Florida's Walter Energy likes company's assets and access to transportation
A Florida company's $3.3-billion offer for Vancouver's Western Coal looks at first glance to be good news for British Columbia's mining, port and transportation sectors.
Tampa-based Walter Energy and Western announced the offer Thursday: $11.50 in cash and stock per Western share, which was a 59-per-cent premium over Western's 20-day average price on the Toronto Stock Exchange.
Walter also announced a purchase of U.K.-based Audley Capital's 19.8-per-cent stake in Western.
Shares of Western Coal jumped from a $6.99 close on Wednesday to $10.85 -- a 47-per-cent boost -- by the end of trading Thursday in Toronto.
Western said in a news release that it "has agreed to work exclusively with Walter for a period of up to 14 days expiring Dec. 1, 2010."
The deal would be subject to approval by Western shareholders and regulatory authorities.
Western said no definitive agreement had been reached, "and accordingly no assurance can be given that the negotiations between Western and Walter will lead to a transaction that is consistent with Walter's proposal or to any transaction at all."
Western said it will make no further public comment on the proposed deal.
Steelmaking coal is a hot commodity on global markets, with fourth-quarter prices up 62 per cent to $209 a tonne due to demand in Asia.
Walter interim chief executive officer Joe Leonard said in a teleconference that a deal with Western "would be transformational for our company."
Walter's coal assets are located in the Appalachian Mountains while Western's are primarily in northeastern B.C., giving the company access to steel-producing markets in both the Atlantic and Pacific regions.
"We are making this proposal at this time when the world's steel production is expected to grow 50 per cent over the next 10 years," Leonard said.
"China, Brazil, and India will continue to see major growth.

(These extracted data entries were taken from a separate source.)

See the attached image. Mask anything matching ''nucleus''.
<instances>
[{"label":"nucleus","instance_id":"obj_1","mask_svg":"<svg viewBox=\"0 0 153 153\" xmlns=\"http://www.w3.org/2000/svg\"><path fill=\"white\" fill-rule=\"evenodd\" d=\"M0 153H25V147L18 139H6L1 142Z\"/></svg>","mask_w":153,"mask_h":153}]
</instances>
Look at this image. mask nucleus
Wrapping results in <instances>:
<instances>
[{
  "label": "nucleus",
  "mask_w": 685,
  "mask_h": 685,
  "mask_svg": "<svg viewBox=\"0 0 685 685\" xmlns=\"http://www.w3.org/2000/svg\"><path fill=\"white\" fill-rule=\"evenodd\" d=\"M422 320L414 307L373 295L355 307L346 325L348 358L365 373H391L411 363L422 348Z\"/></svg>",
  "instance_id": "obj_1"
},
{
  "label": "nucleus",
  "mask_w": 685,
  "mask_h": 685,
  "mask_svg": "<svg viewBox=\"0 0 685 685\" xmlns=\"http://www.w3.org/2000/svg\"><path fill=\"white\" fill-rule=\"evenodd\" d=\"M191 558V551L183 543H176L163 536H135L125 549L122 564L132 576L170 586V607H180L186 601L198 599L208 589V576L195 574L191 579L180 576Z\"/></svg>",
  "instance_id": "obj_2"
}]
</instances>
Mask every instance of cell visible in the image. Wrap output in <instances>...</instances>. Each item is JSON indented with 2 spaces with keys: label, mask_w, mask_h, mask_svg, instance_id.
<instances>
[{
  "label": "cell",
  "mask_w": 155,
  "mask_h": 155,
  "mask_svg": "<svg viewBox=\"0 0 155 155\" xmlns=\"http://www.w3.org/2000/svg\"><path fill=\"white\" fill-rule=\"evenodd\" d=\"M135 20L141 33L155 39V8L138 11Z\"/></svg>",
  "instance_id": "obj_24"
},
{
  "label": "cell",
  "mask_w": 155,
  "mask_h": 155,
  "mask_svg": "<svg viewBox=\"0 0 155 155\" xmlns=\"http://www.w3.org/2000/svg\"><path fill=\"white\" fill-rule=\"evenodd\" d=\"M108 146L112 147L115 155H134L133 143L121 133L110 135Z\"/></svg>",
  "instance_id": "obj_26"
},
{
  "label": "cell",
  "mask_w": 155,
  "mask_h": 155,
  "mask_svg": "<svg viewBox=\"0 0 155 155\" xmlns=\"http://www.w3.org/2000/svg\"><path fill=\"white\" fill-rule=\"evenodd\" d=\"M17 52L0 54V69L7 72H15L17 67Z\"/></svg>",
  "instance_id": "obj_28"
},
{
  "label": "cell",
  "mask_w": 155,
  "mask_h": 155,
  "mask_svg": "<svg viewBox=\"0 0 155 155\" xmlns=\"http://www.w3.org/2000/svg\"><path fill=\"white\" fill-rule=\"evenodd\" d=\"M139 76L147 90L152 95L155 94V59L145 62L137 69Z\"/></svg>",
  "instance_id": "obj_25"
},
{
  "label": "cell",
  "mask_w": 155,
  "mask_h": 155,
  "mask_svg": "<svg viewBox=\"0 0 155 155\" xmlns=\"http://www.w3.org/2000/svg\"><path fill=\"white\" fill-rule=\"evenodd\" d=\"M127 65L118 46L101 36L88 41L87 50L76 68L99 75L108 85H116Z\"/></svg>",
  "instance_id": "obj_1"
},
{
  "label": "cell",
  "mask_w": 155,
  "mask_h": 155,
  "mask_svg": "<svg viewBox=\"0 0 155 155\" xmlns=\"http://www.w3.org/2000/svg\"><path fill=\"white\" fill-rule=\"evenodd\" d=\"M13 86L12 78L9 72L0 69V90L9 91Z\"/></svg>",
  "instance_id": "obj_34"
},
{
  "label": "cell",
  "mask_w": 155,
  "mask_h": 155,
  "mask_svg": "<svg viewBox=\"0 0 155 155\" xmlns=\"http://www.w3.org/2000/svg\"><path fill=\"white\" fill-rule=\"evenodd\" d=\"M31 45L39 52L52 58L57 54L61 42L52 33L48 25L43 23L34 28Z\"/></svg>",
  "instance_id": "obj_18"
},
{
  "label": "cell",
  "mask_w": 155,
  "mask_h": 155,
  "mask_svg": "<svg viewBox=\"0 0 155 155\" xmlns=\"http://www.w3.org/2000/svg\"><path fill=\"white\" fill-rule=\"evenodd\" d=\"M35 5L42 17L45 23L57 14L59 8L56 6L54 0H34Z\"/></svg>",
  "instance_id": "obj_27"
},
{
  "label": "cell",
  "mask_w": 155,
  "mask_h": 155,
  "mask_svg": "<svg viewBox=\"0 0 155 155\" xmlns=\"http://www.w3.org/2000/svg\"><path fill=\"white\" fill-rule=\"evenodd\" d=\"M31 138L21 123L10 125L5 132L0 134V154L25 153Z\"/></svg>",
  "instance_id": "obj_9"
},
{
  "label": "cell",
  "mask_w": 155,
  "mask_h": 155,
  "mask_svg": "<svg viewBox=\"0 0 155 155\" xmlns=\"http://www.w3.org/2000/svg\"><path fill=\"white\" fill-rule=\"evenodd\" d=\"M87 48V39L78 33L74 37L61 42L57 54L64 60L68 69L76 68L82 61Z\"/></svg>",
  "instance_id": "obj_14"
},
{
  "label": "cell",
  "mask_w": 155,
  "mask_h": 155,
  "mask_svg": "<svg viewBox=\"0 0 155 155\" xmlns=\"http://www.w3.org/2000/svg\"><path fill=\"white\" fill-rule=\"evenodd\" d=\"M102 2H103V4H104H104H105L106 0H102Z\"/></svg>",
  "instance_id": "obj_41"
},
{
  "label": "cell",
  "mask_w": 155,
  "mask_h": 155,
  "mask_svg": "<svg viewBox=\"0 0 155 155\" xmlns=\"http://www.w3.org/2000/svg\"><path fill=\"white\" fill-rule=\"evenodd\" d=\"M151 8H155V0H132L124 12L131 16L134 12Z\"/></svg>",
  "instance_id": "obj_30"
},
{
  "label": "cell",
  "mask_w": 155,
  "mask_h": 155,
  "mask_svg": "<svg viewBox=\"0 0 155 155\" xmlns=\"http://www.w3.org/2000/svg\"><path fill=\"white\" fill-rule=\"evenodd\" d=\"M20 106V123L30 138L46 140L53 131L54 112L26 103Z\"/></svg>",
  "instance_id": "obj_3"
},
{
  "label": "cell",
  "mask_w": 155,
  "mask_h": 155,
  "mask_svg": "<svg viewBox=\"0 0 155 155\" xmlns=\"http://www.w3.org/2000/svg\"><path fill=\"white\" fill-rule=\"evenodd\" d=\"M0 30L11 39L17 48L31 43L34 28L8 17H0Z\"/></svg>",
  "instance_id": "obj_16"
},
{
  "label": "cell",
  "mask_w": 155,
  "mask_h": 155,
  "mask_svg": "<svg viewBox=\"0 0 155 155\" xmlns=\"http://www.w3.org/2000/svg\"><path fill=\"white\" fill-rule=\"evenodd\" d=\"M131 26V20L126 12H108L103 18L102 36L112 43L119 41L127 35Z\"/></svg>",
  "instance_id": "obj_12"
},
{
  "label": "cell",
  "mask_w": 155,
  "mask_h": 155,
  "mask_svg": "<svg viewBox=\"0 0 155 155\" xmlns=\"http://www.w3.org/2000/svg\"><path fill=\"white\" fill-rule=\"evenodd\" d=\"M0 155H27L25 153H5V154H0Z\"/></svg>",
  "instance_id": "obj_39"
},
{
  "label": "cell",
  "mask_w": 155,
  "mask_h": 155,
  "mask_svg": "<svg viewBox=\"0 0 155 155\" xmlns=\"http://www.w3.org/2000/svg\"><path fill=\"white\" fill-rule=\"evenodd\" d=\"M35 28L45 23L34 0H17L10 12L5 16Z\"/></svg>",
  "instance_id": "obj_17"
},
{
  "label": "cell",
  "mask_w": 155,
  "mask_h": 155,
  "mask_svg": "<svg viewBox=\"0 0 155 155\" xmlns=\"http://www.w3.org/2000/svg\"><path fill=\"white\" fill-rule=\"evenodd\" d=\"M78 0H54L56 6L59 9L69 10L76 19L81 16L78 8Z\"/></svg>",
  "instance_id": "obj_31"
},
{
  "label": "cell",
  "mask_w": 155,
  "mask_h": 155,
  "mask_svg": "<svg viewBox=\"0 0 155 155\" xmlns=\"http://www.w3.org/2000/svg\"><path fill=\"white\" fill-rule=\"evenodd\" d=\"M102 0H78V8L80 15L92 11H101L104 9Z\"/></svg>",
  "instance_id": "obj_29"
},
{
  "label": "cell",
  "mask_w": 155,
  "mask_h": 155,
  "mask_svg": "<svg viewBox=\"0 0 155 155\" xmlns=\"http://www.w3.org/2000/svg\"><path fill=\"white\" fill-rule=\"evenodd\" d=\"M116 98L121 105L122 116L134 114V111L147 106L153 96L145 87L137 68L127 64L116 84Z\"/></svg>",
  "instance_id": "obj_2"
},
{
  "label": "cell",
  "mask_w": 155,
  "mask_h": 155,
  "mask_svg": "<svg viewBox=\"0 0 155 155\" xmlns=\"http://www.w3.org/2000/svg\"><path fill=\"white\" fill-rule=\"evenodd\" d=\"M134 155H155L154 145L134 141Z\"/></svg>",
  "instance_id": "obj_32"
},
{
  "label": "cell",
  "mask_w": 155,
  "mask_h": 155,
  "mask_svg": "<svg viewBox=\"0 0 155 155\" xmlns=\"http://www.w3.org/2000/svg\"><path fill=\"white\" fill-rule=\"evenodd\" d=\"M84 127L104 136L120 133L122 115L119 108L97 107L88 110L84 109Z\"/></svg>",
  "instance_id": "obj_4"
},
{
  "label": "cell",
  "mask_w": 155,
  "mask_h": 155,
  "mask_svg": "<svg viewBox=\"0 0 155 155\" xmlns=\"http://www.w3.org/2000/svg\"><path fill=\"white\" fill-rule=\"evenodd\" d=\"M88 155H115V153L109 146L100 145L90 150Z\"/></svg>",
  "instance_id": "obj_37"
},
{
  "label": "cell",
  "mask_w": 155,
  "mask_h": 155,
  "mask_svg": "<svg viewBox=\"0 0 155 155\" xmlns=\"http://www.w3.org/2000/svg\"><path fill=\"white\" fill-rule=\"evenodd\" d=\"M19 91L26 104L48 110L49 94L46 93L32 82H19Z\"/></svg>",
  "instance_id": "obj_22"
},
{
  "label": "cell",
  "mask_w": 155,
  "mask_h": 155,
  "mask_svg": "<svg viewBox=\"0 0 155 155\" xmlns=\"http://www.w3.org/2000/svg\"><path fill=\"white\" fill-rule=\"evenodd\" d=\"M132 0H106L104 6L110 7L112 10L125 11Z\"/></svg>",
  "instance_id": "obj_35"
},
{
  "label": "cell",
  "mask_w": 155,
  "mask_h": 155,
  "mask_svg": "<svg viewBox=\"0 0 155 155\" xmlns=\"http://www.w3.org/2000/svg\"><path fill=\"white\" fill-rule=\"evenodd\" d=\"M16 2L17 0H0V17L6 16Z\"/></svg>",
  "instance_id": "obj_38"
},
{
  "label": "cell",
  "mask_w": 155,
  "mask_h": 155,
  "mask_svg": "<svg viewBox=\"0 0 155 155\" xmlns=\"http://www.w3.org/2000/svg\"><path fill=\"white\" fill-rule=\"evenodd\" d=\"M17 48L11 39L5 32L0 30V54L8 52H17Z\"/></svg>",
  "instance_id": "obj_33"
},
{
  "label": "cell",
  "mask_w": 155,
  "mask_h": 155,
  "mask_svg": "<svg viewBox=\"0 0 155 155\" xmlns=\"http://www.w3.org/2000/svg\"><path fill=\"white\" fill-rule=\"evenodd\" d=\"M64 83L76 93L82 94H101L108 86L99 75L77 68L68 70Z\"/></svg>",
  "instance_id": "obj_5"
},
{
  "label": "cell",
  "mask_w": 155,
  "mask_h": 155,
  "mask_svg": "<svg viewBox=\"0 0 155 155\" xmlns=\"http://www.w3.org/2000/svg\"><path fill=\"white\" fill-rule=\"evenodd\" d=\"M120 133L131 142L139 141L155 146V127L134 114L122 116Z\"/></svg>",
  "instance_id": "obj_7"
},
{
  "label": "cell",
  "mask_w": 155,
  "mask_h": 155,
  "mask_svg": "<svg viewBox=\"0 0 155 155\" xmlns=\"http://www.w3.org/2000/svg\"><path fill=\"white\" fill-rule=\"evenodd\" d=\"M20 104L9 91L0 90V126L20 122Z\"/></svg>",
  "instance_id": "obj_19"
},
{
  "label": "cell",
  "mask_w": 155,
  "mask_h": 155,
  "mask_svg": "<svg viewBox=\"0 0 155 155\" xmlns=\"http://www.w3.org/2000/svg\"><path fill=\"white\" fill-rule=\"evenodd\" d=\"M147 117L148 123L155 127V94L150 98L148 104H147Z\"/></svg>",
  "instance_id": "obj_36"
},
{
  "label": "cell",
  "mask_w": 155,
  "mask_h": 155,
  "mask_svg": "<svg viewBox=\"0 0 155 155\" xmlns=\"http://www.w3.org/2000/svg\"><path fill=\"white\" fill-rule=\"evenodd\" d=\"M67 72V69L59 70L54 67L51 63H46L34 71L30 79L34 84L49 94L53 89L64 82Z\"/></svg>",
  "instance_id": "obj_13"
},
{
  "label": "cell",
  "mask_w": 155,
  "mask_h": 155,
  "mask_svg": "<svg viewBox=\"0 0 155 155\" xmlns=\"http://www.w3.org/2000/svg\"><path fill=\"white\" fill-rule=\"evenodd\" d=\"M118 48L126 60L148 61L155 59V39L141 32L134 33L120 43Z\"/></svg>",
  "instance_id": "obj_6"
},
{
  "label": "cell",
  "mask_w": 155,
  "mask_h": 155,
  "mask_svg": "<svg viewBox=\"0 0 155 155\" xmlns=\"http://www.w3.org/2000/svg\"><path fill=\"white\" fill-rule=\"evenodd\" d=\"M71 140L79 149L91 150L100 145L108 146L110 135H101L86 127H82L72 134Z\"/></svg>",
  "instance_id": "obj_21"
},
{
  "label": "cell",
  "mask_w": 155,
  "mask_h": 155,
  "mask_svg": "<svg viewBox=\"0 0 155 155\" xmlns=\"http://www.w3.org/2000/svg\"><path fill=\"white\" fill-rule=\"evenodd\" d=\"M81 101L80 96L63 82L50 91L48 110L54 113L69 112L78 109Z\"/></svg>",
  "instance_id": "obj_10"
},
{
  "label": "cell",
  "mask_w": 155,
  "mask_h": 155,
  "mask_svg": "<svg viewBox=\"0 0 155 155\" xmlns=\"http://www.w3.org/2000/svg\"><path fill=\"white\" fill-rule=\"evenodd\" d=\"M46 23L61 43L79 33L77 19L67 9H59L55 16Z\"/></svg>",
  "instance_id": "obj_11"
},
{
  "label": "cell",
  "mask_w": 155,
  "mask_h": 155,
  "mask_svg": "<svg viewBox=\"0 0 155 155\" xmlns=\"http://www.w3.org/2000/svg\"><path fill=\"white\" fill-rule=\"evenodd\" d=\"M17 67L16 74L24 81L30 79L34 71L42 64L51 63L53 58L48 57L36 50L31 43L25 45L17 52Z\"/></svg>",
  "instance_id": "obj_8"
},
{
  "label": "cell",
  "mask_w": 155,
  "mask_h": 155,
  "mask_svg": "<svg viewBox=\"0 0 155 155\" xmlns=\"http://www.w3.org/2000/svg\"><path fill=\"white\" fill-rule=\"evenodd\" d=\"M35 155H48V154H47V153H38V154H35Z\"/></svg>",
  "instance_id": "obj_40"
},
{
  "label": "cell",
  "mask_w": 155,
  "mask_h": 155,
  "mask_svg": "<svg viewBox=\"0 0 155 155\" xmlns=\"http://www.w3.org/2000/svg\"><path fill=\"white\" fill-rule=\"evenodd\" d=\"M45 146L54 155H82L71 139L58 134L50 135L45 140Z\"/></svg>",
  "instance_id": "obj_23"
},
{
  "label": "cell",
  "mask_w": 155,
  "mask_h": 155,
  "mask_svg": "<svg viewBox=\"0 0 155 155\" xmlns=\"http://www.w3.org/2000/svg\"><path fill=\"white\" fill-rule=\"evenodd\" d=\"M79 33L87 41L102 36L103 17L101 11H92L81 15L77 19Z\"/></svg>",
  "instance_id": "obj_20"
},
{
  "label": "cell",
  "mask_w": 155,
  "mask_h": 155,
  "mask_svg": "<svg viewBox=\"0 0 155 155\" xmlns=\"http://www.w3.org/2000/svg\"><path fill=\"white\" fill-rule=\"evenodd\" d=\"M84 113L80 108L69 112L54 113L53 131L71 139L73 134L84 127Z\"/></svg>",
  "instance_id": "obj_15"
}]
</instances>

These dynamics will lead to increased demand for high quality met[tallurgical] coal, which is fundamentally in short supply worldwide.
"Western Coal is recognized for its high quality met coal, including its hard coking coal and low [-volatility] PCI (or pulverized coal injection) products and when combined with our enhanced geographic footprint, [this] puts us in an ideal position to access these emerging markets."
Western was in serious financial trouble three years ago, when it was at risk of being demoted from the Toronto senior exchange to the TSX Venture -- which caused the share price to drop 70 per cent in a day.
Its recovery was assisted by a deal with Audley European Opportunities Fund.
Ironically, it was a decision by Audley to sell its Western stake to Walter that prompted Walter to make an offer directly to Western and its remaining shareholders for the entire company.
Western's roster of active mines and advanced mine projects and its access to an uncongested transportation network would play a large part in Walter's vision for growth.
The combined company would emerge as the world's largest publicly traded pure play on metallurgical coal, and Walter envisions it growing to 20 million tonnes of capacity for the export market by 2012 -- or seven million tonnes annual in each of the next two years.
Vancouver's Teck Mining and Australia's BHP Billiton are the dominant players in the international export trade for steelmaking coal, but both also produce a wide array of other metal and mineral commodities.
Leonard took note of Western's exceptional access to transportation infrastructure at Prince Rupert's Ridley coal terminal, and the Vancouver company's large coal reserves.CNRail has potentially
enough capacity to haul 40 million tonnes of coal per year along its northern route to Prince Rupert.
Ridley's present annual capacity for coal is 12 million tonnes, but it could expand to 24 million tonnes.
BHP's Australian coal port is operating at capacity, and North American ports are so constrained that U.S. coal shippers are routing their product through Vancouver, where capacity is also limited.
"We believe Western Coal to be an ideal partner for Walter Energy," Leonard said.
"Western is a leading producer of met coal in British Columbia. Their mines in British Columbia serve customers in the Pacific Basin including China, which is now ... importing more than 35 million tonnes of metallurgical coal annually.
Western is "probably the only major producer serving the Pacific metallurgical markets without constrained transportation and port infrastructure issues," he said.
Leonard said the combined benefits of Walter and Western "would make tremendous strategic and financial sense for Walter Energy.
"The transaction would meaningfully diversify both companies' operating and development portfolios and provide new business opportunities which might not be available to either company on a standalone basis."
Some analysts were uncertain about the merits of the deal.
"An almost 60-per-cent premium seems a lot," said Sachin Shah of Capstone Global Markets in New York.
Shah added that since the single largest shareholder, Audley, supports it, "some kind of deal will eventually happen."